As the clock told the third quarter with a small silvery chime, as if it were a town clock in fairyland, Juanita started suddenly from her half-reclining position, and listened intently, with her face towards the open window.
“A footstep!” she exclaimed. “I heard a footstep on the terrace.”
“My dearest, I know your hearing is quicker than mine; but this time it is your fancy that heard and not your ears. I heard nothing. And who should be walking on the terrace at such an hour, do you suppose?”
“I don’t suppose anything about it, but I know there was some one. I heard the steps, Godfrey. I heard them as distinctly as I heard you speak just now; light footsteps—slow, very slow, and with that cautious, treacherous sound which light, slow footsteps always have, if one hears them in the silence of night.”
“You are very positive.”
“I know it, I heard it!” she cried, running to the window, and out into the grey night.

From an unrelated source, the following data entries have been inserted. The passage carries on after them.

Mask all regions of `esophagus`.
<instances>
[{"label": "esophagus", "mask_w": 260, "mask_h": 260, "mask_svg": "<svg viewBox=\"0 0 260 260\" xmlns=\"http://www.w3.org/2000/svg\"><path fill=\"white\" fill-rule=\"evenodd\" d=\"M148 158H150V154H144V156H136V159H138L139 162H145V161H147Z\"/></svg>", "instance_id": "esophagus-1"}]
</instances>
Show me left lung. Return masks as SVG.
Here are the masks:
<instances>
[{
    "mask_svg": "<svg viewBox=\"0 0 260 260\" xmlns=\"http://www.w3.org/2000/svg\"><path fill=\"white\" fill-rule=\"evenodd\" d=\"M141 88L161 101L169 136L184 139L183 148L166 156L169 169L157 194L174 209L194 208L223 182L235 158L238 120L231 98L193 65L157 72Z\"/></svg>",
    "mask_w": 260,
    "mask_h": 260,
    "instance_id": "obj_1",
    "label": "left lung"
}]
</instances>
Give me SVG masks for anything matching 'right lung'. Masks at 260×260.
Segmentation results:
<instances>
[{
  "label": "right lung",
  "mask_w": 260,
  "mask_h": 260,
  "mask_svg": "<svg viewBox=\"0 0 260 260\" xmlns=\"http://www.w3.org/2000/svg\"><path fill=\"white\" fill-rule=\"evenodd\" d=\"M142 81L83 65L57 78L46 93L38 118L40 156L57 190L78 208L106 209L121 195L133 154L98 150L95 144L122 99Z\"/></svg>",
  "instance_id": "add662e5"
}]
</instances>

She ran along the whole length of the terrace and back again, her husband following her with slower steps, and they found no one, heard nothing from one end to the other.
“You see, love, there was no one there,” said Godfrey.
“I see nothing of the kind—only that the some one who was there has vanished very cleverly. An eavesdropper might hide easily enough behind any one of those cypresses,” she said, pointing to the obelisk-shaped trees which showed black against the dim grey of the night.
“Why should there be any eavesdropper, love? What secrets have you and I that any prowler should care to watch or listen. The only person of the prowling kind to be apprehended would be a burglar; and as Cheriton has been burglar-free all these years, I see no reason for fear; so, unless your mysterious footfall belonged to one of the servants or a servant’s follower, which is highly improbable on this side of the house, I take it that you must have heard a ghost.”